И началась жаркая дискуссия. Совместная работа двух, возможно, величайших умов Тевинтера над упрощением случайного заклинания по прихоти играющего ребёнка.
Они передавали друг другу листы бумаги, спорили, трясли головами, хватались за чашки, потому что хотелось пить. Лавеллан смотрела, как по стенам, по столу, по их рукам и лицам скачут солнечные зайчики. А потом получила свою упрощённую формулу и ушла так тихонечко, что эти двое даже и не заметили.
Наставник и ученик — почти что отец и сын — наконец-то разговаривали. И впервые взахлёб обсуждали магические теории не за бренди, а за маленькими чашечками несуществующего чая.
***
Его стянуло, и он ничего не понимал. Магия была хваткая, но осторожная, почти что нежная, а он был лёгкий и всё равно не мог никуда уйти.
Он лихорадочно нащупал свой амулет, чтобы чувствовать его не только сознанием, но и рукой. Его никто не привяжет. Солас ему обещал.
— Вот это у тебя шляпа! — из-за отрезавшей его от мира ловушки он не заметил её приближения, но, услышав её голос — ушами, а не как обычно, всё равно успокоился. Она не сделает плохо. Не заставит его делать плохо.
Девочка радовалась своему успеху. Девочка смотрела на пойманного духа, но видела его пока не целиком, но в общем: обступившие его стенки заклинания искажали пространство, он казался ей отражением на текущей воде.
— Какая большущая! Не шляпа, а крыша целая! Это чтобы под ней прятаться, да? Всем нужна крыша, под которой можно прятаться, даже духам.
— Ты видишь, — тихо проговорил он.
— Теперь вижу. А вот показался бы мне сам, и ловушек ставить бы не пришлось.
Она погладила ладонью воздух, словно отёрла запотевшее стекло, и заклинание спало.
— Я решил ждать, когда ты вспомнишь.
— Что вспомню?
— Всё. Себя. Ты теперь другая. Даже ярче, чем была. Нет, тебя как будто две. Но ты не там и там, как Солас, а одна, и ты не знаешь. Наверное, это тяжело. Я старался помочь.
Девочка наклонила голову набок. И вдруг порадовалась своему маленькому росту: он так умело прятался под своей крышей, что сверху наверняка не было видно и половины его лица.

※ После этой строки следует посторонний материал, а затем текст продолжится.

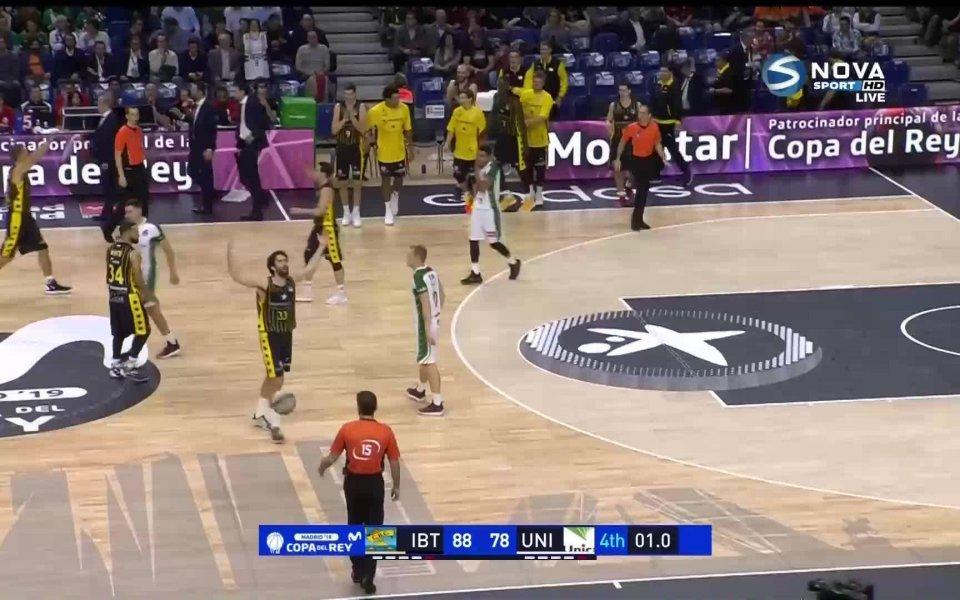 Баскетболният тим на Тенерифе победи като гост Уникаха Малага с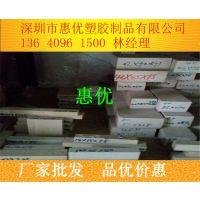 镇江PEEK板经销点|惠优质量上乘、稳定、可靠的PEEK板材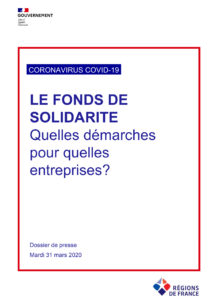 fonds_de_solidarite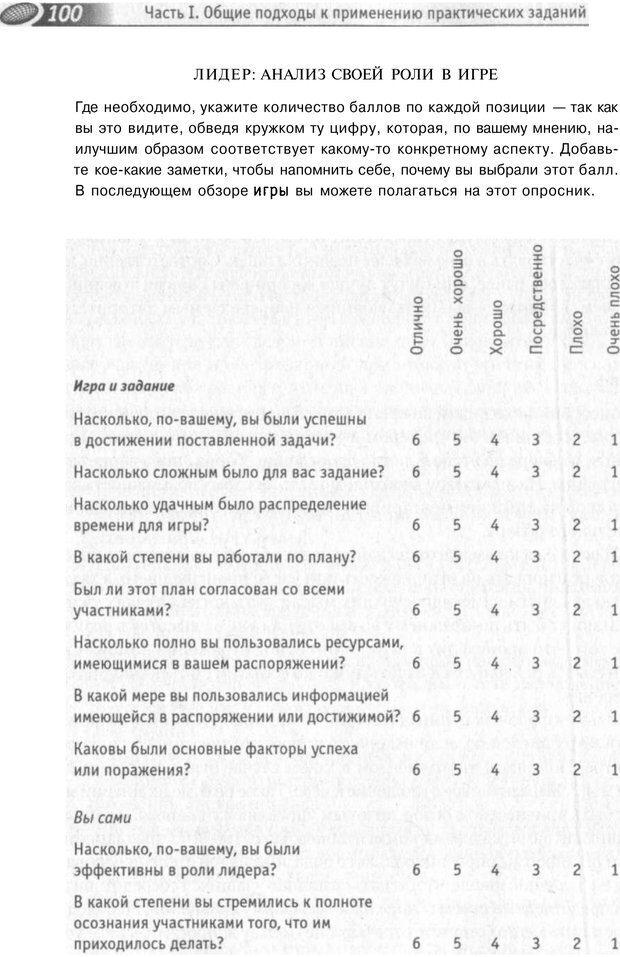 PDF. Упражнения схемы и стратегии. Лесли Р. Страница 98. Читать онлайн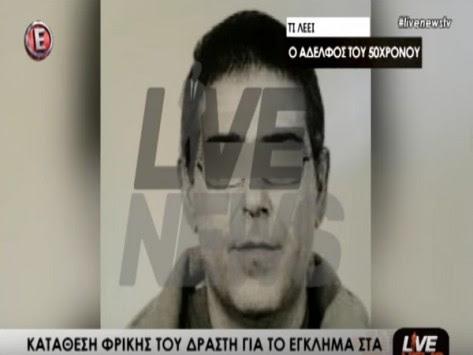 Αυτός είναι ο άνδρας που βρέθηκε άγρια δολοφονημένος στα Λιμανάκια Βουλιαγμένης - Τι λέει ο αδερφός του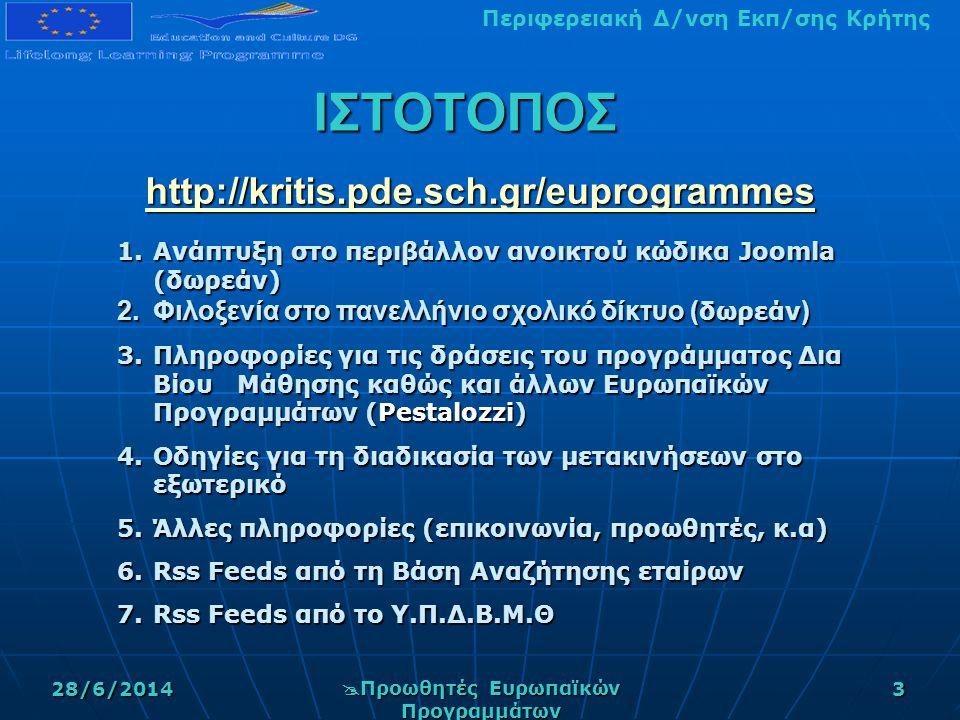 Περιφερειακή Δ/νση Εκπ/σης Κρήτης28/6/2014  Προωθητές Ευρωπαϊκών Προγραμμάτων 3 ΙΣΤΟΤΟΠΟΣ http://kritis.pde.sch.gr/euprogrammes http://kritis.pde.sch.gr/euprogrammes 1.Ανάπτυξη στο περιβάλλον ανοικτού κώδικα Joomla (δωρεάν) 2.Φιλοξενία στο πανελλήνιο σχολικό δίκτυο ( δωρεάν ) 3.Πληροφορίες για τις δράσεις του προγράμματος Δια Βίου Μάθησης καθώς και άλλων Ευρωπαϊκών Προγραμμάτων (Pestalozzi) 4.Οδηγίες για τη διαδικασία των μετακινήσεων στο εξωτερικό 5.Άλλες πληροφορίες (επικοινωνία, προωθητές, κ.α) 6.Rss Feeds από τη Βάση Αναζήτησης εταίρων 7.Rss Feeds από το Υ.Π.Δ.Β.Μ.Θ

А ей отсюда всё видно. И глаза его видно тоже.
…У него были глаза, в которые нельзя просто смотреть.
В них смотреть — всё равно что лежать на спине в поле. Где рожь высокая, нескошенная и путаная. И за ней почти не видно неба. Только проблески, только кусочки. А рожь сухая. А небо после дождя. Вот такие у него были глаза.
Он отвёл взгляд. Переступил с ноги на ногу. Чуть согнул руки и зажал в кулаке свой указательный палец:
— Солас сказал не пугать. Я не пугаю?
— Духи не страшные. Ты ведь дух?
— Да. Коул. Девочка улыбнулась: ей понравилось, как звучит его имя. Будто крупная росинка упала с ивового листа в тихую озёрную воду.
Коул опять посмотрел на неё. Очень внимательно — словно ждал, что в ней вот-вот произойдёт какая-то перемена. Но потом сказал коротко и глухо:
— Ты не помнишь.
— Неправда, — нахмурившись, возразила девочка. — Всё я помню. Ты мне сапоги шнуровал.
И закутывал ноги. И оставлял сладости. И обливал балконные двери водой, чтобы они замёрзли и поросли морозными узорами, потому что те приводили девочку в восторг: они были похожи на пушистые еловые лапы, на целые леса, по которым она как будто бы когда-то гуляла.
— Я хочу тебя поблагодарить, — сказала она и тут же замолкла, размышляя, как это сделать так, чтобы он понял.
Ей очень хотелось его обнять. Очень. Но она знала: духи не умеют так понимать. Она не поблагодарит, а только собьёт его с толку. А что же тогда делать? А как же тогда объяснить, если ей шесть лет: она маленькая, простая и пока не умеет изливать свои чувства как-то ещё.
Смешок Коула был неожиданным и коротким, как цветение феландариса. И таким же мягким, как его лепестки:
— У тебя в голове мысли скачут, как зайцы на том столе. Ты видела? Они скачут, если на них не смотреть.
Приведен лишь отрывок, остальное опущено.